Over three years after the beginning of the COVID-19 pandemic, economic uncertainty persists throughout the globe from the effects of a disrupted supply chain. Companies face immense pressure to reduce overhead costs and mitigate risk to protect their bottom line. Businesses must safeguard against the negative impacts of inflation, raw materials shortages, port congestion, and the skilled worker shortage. This confluence of business obstacles increases the need for companies to minimize supply chain and logistics disruptions as much as possible.
So, it’s no surprise that supply chain management is a top priority for business leaders. Gartner even predicts supply chain risk management will be a key success driver for over half of organizations by 2025.
With turbulence in the global supply chain, companies must ensure that sourcing and procurement (S&P) processes are steadfast and flexible despite disruptions. This includes streamlining manual contracting processes with automation.
However, 59% of executives report a disconnect between S&P and supply chain executive priorities, causing more pain than opportunities for success. For example, businesses often divide contracts by department without a clear link to primary counterpart documents. This makes it challenging for companies to gather regular insights through the contract’s lifecycle and make informed decisions. Data gets stuck in a silo.
In this article, we’ll discuss how AI-based contract lifecycle management (CLM) strengthens supply chain and procurement with cross-organizational visibility, managing post-signature contract performance and supporting risk management.
Improved Management of the Entire Contract Lifecycle
A successful CLM strategy considers every step of a contract’s lifecycle – from the first draft to the end of a relationship. An AI-powered CLM supports this strategy and streamlines the administrative functions of this lifecycle in many ways, such as:
1. Digital Contract Authoring. Intelligent document generation through integration with 3rd party systems such as a CRM or Sourcing applications ensures that the appropriate template is selected and proper clauses are inserted based upon parameters such as Governing Law, Jurisdiction, etc. Smart tags help track commonly negotiated terms (e.g., Payment Terms in Days) throughout the lifecycle of the negotiation by dynamically synchronizing the values in the document with the request metadata. For contracts initiated on counterparty paper, AI driven deviation analysis maps positions against your clause library and provides guidance for redlining / replacement, thereby reducing risk in the contracting process.
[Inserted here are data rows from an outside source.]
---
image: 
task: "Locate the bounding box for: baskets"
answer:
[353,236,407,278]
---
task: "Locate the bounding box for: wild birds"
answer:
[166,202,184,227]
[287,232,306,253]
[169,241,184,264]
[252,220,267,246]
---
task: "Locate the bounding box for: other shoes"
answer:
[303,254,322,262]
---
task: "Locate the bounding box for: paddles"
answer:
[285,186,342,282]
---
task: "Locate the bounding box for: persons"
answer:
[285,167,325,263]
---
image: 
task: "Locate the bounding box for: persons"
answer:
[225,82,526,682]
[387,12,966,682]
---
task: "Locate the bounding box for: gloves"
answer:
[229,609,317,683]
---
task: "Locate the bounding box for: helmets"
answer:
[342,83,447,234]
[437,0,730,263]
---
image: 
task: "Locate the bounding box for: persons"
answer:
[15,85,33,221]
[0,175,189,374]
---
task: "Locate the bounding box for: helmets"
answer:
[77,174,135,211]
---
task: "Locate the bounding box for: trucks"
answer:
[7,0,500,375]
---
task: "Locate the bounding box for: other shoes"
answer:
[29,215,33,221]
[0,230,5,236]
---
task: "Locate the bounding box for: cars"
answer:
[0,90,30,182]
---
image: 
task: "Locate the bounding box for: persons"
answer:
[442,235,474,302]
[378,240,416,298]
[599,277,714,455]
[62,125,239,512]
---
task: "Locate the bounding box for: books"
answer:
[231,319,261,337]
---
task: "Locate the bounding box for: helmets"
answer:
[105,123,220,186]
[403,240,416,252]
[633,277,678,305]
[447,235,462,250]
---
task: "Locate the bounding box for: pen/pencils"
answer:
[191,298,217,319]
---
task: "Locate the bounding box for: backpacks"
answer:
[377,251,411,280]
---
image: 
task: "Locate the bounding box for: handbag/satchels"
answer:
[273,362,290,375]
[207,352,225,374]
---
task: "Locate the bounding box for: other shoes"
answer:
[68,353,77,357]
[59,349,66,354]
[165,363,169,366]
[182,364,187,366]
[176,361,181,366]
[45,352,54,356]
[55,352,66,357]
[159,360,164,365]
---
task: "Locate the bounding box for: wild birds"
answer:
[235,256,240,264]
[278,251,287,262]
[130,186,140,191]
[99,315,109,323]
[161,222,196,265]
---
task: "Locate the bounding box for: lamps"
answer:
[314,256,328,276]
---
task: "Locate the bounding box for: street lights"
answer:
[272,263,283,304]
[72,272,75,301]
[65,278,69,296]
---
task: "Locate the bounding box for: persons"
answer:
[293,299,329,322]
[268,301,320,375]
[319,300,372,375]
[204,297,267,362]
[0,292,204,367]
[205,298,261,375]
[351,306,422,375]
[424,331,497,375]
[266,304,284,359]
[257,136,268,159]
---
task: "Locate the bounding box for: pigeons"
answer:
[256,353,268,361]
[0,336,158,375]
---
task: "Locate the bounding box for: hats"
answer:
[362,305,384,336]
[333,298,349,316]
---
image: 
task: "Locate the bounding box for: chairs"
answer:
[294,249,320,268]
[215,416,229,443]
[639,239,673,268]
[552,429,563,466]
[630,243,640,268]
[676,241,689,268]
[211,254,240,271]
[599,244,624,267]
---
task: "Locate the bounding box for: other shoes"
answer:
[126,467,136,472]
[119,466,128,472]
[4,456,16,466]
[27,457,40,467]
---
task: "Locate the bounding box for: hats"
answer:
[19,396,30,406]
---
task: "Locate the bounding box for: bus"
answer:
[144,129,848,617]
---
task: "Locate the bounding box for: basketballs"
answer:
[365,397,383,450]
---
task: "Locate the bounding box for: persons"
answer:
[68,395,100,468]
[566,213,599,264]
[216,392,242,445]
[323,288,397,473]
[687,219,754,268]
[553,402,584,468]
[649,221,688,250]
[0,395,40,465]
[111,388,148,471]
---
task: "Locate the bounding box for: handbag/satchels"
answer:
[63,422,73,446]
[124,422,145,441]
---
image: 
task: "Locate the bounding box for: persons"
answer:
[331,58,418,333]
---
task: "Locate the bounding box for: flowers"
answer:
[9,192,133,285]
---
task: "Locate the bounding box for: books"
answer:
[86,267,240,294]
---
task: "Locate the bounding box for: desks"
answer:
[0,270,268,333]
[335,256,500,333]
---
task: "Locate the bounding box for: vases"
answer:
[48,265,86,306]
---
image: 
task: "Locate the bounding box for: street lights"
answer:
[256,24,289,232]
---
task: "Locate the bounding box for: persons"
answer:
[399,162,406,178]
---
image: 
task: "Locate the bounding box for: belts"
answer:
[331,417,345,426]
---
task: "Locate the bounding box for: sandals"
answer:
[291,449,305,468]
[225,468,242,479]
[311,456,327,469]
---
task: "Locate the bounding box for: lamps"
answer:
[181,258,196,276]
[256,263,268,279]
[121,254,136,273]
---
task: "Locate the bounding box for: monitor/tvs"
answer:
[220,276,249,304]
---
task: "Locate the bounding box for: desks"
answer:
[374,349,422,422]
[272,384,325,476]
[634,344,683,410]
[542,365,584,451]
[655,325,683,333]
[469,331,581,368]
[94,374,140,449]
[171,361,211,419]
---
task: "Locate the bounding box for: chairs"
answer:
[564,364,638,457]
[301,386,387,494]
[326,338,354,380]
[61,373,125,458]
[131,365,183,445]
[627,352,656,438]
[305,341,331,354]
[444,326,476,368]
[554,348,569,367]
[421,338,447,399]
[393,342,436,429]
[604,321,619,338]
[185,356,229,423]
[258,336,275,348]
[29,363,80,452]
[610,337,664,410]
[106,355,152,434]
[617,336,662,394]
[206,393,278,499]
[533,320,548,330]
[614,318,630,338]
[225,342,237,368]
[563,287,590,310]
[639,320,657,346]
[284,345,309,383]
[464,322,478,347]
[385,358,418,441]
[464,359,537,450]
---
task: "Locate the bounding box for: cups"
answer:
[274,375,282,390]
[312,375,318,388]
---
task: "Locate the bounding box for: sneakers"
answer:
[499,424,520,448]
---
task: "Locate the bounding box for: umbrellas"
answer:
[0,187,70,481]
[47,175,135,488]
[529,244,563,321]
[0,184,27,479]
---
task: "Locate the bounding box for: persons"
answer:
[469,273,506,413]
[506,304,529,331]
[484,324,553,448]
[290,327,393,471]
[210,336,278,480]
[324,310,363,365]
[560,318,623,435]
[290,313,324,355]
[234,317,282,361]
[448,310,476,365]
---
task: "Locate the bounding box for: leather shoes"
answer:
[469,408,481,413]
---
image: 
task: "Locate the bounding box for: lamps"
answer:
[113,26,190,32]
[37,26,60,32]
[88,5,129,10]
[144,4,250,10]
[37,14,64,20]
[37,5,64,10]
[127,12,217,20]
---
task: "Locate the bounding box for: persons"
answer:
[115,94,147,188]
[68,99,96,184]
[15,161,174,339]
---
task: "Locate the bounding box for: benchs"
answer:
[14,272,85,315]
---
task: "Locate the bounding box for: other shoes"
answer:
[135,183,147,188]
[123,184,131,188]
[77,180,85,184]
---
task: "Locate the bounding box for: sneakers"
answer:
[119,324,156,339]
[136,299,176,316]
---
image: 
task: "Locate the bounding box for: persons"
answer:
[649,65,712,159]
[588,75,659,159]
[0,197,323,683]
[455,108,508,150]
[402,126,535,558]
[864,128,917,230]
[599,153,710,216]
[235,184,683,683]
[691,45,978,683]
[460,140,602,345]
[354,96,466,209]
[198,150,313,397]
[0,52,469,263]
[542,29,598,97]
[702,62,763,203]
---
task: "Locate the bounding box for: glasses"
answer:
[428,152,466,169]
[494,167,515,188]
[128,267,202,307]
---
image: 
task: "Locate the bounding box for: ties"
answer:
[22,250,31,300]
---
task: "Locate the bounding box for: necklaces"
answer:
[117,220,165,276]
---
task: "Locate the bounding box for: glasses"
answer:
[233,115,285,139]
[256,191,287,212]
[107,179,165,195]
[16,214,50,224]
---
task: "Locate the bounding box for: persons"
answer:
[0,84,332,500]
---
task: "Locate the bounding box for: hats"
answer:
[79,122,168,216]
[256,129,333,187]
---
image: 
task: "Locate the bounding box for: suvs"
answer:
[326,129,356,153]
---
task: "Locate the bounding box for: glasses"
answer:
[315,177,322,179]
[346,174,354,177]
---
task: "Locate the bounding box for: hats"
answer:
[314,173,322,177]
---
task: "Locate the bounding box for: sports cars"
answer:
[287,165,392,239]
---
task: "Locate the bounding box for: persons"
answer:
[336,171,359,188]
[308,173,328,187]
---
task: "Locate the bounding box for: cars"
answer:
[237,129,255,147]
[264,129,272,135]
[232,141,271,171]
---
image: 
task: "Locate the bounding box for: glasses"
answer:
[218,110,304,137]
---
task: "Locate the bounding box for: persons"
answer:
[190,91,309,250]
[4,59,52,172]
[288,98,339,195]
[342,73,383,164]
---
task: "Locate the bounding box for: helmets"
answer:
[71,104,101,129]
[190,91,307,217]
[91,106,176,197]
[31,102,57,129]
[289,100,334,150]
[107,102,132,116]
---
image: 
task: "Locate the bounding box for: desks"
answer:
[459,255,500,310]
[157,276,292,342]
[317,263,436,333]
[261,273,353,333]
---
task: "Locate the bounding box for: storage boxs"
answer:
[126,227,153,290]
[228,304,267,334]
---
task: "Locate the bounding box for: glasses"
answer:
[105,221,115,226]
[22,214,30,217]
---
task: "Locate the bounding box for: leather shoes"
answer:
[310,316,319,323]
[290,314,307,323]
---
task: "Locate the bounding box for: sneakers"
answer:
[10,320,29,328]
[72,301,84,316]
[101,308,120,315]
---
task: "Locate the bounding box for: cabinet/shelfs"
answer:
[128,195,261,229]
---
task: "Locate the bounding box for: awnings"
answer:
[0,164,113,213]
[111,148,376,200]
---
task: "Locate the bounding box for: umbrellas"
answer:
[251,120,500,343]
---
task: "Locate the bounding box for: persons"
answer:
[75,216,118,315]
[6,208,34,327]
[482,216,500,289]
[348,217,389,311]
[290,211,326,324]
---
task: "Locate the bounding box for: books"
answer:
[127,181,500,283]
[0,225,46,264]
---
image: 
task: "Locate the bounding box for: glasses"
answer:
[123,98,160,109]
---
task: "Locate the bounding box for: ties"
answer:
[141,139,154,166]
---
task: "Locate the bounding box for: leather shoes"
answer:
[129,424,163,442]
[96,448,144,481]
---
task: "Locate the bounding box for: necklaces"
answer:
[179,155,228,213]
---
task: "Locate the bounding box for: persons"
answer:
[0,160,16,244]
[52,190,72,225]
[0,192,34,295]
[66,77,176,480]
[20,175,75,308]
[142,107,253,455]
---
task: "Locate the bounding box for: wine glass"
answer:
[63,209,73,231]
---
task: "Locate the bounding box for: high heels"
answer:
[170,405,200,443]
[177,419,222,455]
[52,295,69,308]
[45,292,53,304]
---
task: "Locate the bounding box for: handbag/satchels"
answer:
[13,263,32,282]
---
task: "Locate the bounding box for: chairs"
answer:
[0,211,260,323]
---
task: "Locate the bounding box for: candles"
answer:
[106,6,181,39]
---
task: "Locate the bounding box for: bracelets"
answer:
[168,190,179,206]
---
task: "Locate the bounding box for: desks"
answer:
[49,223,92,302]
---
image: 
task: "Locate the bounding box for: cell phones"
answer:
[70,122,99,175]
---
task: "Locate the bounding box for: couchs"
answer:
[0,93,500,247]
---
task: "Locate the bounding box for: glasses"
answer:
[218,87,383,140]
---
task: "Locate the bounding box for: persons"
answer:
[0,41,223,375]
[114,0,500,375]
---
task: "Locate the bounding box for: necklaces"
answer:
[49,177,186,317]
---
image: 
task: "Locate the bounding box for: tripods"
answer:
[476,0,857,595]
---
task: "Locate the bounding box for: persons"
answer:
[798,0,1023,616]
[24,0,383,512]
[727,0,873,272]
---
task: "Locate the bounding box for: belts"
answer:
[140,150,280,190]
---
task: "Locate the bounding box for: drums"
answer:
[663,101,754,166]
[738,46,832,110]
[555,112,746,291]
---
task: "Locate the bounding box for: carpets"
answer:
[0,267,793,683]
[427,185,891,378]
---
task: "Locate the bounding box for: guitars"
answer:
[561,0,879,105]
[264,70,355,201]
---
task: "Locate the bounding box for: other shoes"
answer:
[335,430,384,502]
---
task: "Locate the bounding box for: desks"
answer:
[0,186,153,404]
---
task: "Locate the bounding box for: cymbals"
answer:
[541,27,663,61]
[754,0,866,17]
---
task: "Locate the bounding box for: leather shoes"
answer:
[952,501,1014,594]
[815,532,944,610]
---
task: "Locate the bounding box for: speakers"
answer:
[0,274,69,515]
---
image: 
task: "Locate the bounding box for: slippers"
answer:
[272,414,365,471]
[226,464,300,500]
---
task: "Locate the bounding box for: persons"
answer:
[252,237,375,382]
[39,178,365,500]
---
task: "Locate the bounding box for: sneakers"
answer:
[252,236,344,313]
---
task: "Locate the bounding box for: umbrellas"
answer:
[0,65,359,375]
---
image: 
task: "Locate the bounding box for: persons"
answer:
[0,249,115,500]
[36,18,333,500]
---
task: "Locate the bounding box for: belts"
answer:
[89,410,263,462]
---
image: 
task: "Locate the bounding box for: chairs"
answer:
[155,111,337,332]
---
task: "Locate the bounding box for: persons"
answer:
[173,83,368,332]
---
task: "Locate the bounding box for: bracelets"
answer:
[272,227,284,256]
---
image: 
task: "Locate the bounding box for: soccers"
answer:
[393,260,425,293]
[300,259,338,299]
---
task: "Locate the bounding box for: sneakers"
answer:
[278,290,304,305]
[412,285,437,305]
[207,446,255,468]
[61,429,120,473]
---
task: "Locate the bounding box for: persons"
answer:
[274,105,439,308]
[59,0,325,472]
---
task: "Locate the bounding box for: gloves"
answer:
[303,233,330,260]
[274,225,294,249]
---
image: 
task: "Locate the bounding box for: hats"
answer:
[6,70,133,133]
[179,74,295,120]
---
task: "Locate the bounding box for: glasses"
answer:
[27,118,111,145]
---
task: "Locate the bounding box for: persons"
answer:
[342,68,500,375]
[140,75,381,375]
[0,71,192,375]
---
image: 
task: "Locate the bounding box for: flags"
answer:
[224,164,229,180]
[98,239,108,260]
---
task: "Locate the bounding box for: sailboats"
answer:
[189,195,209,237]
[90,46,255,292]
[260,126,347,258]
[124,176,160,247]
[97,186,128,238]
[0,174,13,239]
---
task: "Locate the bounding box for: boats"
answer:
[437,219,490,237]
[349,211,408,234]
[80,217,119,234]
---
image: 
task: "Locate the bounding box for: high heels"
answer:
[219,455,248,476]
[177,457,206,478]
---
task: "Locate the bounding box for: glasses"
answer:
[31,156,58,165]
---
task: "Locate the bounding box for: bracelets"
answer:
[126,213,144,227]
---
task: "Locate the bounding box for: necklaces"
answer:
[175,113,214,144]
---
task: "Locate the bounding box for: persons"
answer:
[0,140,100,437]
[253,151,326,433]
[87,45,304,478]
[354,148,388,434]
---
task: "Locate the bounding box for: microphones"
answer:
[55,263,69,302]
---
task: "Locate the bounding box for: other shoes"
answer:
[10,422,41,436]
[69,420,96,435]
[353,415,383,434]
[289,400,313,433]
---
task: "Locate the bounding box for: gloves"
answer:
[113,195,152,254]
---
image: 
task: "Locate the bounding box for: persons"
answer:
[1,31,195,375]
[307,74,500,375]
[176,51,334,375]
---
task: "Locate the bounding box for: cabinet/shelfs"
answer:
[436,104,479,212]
2. Intelligent Contract Repository. By combining a comprehensive data model originating from the contract request with, full-text and metadata search, AI based extraction, and expansive reporting and analytics, companies can rapidly realize value from the data within their contracts. This enabled them to make informed decisions at the speed of business thereby allowing them to rapidly respond to “black-swan” events, M&A activity, etc.
3. Post Signature Contract Management. This includes monitoring of contractual commitments (e.g., deliverables, obligations, milestones, service levels), managing counterparty collaboration (e.g., actions, issues, disputes, claims & meetings) all in a single integrated platform. With a single CLM in place, cross-organizational visibility increases, and executives have more precise insight into the business's health. In a recent study, the WCC found that companies lose 9.2% of annual revenue due to contracting pitfalls – up to 15% for larger enterprises. This often happens when a third party fails to comply with contracted terms or due to a misalignment between terms and the regulatory environment in which the business operates.
Fortifying Supply Chains: Stronger Than Yesterday
There are times when forces beyond the control of businesses –– geopolitical unrest, material shortages, and global pandemics –– create bottlenecks in the global supply chain. These events have shown just how fragile the supply chain can be, and enterprises must react with agility to pivot contractual dealings with external entities and switch suppliers based on the various scenarios and economic environment.
Navigating this complex environment involves juggling contracts and meeting regulatory demands, a challenging task amplified by the web of third-party connections. Yet, embracing an AI-fueled CLM system to request, draft, negotiate, execute, store, and manage contracts is a valuable solution, effectively limiting risks and upholding compliance throughout the contract lifecycle before minor hiccups become substantial problems.
Ultimately, enterprises that use an AI-powered CLM will accelerate digital transformation within an organization to better understand supplier relationships and bridge the gap between supply chains and S&P.